The real underlying reason for going with the Prophet model is because I can also add boundaries, which allows me to deal with the intermittent part of the data by adding events and fully decomposing it.
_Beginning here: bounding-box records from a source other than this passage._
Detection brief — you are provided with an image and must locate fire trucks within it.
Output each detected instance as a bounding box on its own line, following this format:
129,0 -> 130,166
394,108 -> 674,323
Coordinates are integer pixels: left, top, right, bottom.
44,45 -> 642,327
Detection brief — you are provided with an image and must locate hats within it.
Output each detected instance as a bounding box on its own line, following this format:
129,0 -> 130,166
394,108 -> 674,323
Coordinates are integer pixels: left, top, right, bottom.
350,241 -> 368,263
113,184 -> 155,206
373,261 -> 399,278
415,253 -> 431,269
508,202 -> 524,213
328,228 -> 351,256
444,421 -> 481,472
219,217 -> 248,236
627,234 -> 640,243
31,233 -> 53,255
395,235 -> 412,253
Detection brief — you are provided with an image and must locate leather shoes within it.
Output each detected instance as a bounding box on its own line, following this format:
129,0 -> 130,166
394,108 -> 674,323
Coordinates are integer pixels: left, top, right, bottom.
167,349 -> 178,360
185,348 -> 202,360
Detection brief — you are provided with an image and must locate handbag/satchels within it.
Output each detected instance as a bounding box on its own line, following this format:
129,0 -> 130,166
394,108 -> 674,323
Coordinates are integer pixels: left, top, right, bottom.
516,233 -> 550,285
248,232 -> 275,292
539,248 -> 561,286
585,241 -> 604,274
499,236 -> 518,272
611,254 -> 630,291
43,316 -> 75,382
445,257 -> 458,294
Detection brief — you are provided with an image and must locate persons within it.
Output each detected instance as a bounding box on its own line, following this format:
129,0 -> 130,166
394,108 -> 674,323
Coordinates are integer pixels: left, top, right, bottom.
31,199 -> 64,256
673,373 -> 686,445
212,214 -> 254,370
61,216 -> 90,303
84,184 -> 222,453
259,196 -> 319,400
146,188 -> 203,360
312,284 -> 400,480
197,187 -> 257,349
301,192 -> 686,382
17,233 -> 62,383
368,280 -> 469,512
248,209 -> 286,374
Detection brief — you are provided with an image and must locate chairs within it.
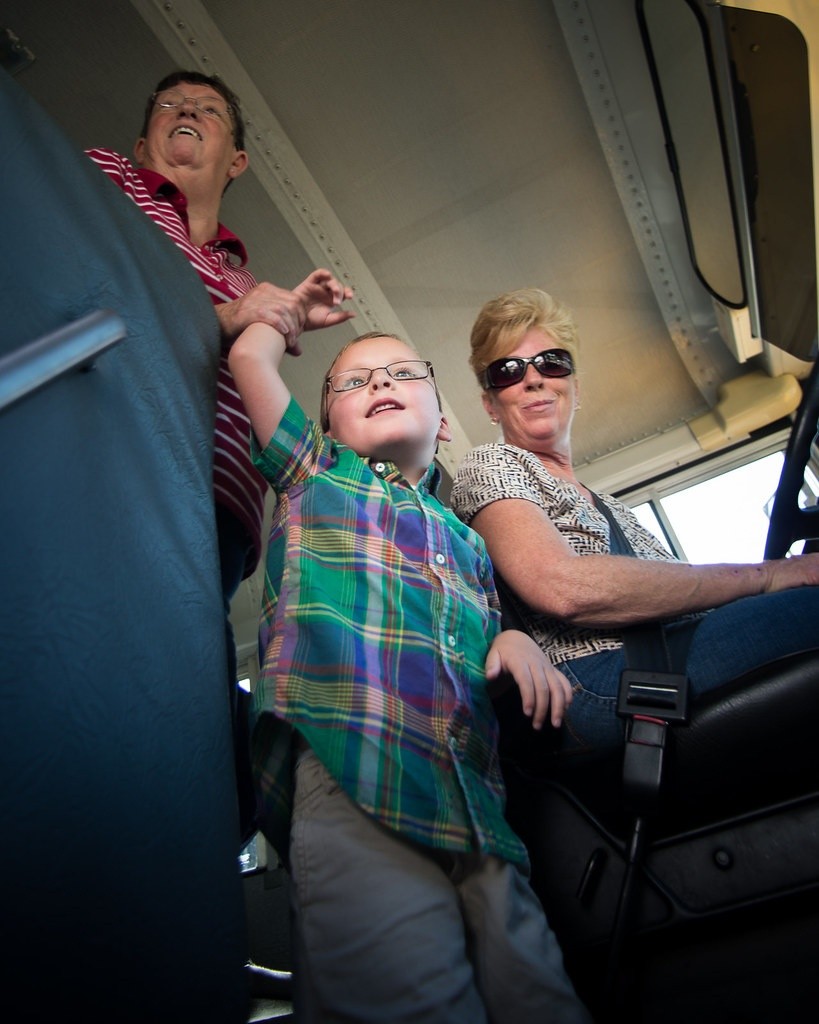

Let me show you how.
TC_df<-df%>%
#dplyr::mutate(newdate = with(., ymd(Date) + hms(QuarterHour)),
#RecordTpe = factor(RecordType))%>%
dplyr::mutate(newdate = with(., ymd(Date) + hours(Hour)),
RecordTpe = factor(RecordType))%>%
group_by(RecordType, newdate)%>%
filter(!RecordType %in% c("AgentState", "Callback call"))%>%
filter(CallDirection=="Incoming" &
DoneInIVR==0 & AgentSequence==1)%>%
count()%>%
group_by(RecordType) %>%
imputeTS::na_kalman(.) %>%
select(RecordType, newdate, n)%>%
as_tsibble(key = RecordType, index = newdate) %>%
fill_gaps(n = 0, .full = end())%>%
as_tibble()%>%
arrange(RecordType, newdate)%>%
ungroup()%>%
select(RecordType, newdate, n)
TC_df%>%
mutate(dayname = weekdays(newdate, abbreviate = TRUE))%>%
mutate(dayname = factor(dayname,levels=c("Mon", "Tue", "Wed",
"Thu","Fri","Sat","Sun")))%>%
dplyr::filter(newdate>"2022-10-10 00:00:00" & newdate<"2022-10-23 23:00:00")%>%
ggplot(., aes(x=newdate, y=n, fill=factor(dayname)), alpha=0.5)+
geom_bar(stat="identity")+
theme_bw()+
facet_grid(rows=vars(RecordType), scales="free_y")+
labs(x="Date",
y="Incoming need",
fill="Dayname",
title="Actual calls between 8am and 5 pm for each day of the week")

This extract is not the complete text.